Job Summary:
We are looking for a skilled Site Reliability Engineer (SRE) with strong experience in Microsoft Azure, Terraform (Infrastructure as Code), and Kubernetes (AKS) to ensure the reliability, scalability, and security of cloud-based platforms. The role focuses on building and operating resilient infrastructure, automating cloud environments, and maintaining high availability for production systems.
Key Responsibilities:
- Develop and maintain infrastructure as code using Terraform, enabling repeatable, secure, and auditable infrastructure deployments.

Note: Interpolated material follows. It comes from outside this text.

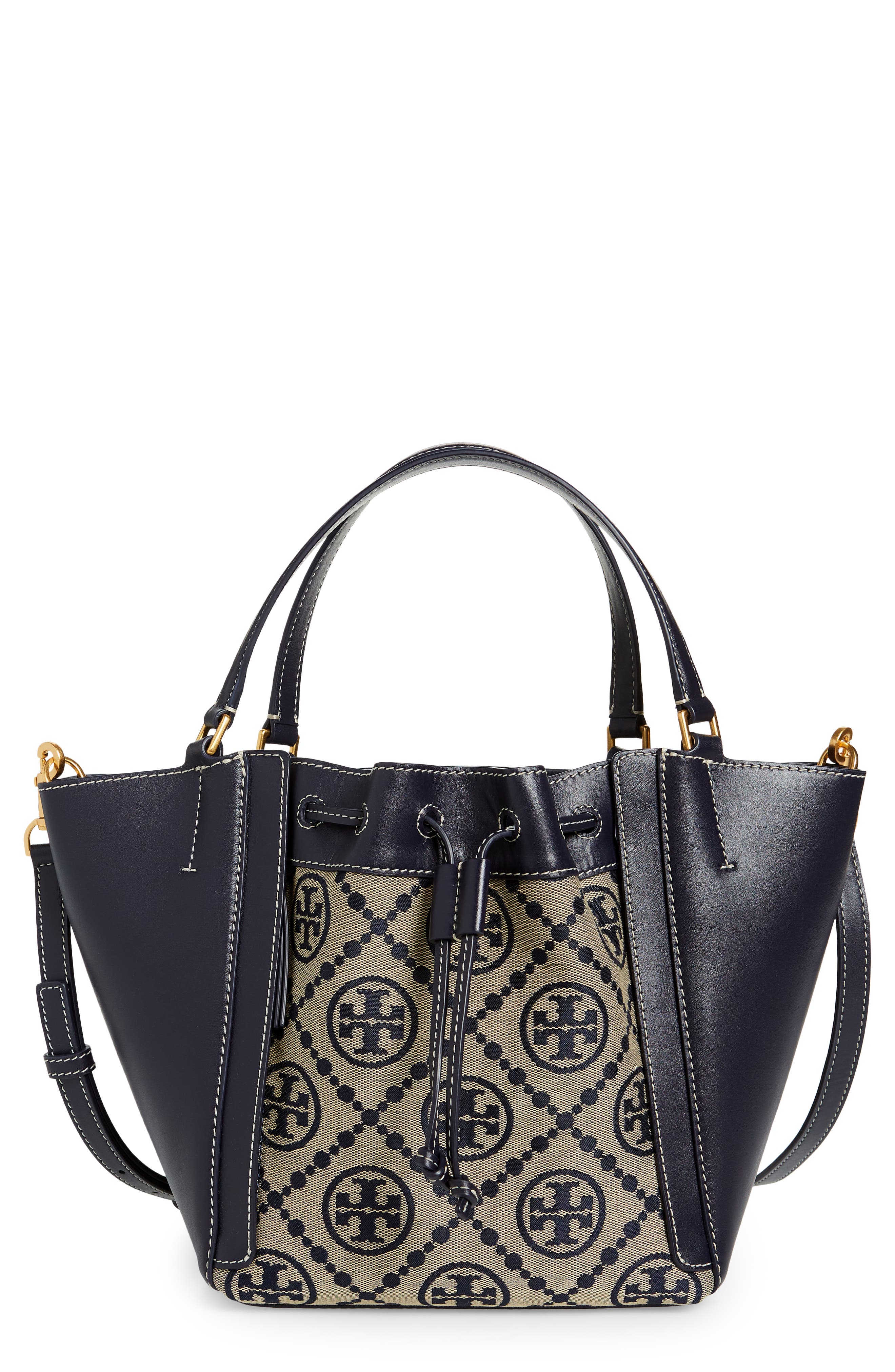 Tory Burch T Monogram McGraw Dragonfly Satchel, Main, color,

- Provision and manage Azure resources, including networking, identity, Kubernetes (AKS), storage, databases, and event streaming services.
- Deploy, configure, and support Kubernetes clusters, including RBAC, ingress, autoscaling, and secret management.
- Support and manage PostgreSQL and Azure Event Hubs as part of application infrastructure.
- Collaborate with developers, architects, and DevOps engineers to ensure infrastructure aligns with application and security requirements.
- Troubleshoot infrastructure and deployment issues in staging and production environments.
- Contribute to cloud governance, security best practices, and compliance automation.
Required Qualifications:
- Hands-on experience with Terraform and infrastructure-as-code methodologies.
- Strong expertise in Microsoft Azure, including:
- Azure Kubernetes Service (AKS)
- Networking (VNets, Load Balancers, Private Endpoints)
- Azure IAM, identity federation, and managed identities
- Solid understanding of Kubernetes operations, including workload management and security controls.
- Experience operating cloud-native PostgreSQL and event-driven services such as Azure Event Hubs or Kafka.
- Proficiency in automation and scripting (e.g., Bash, PowerShell, Python).
- Familiarity with CI/CD pipelines and Git-based deployment workflows.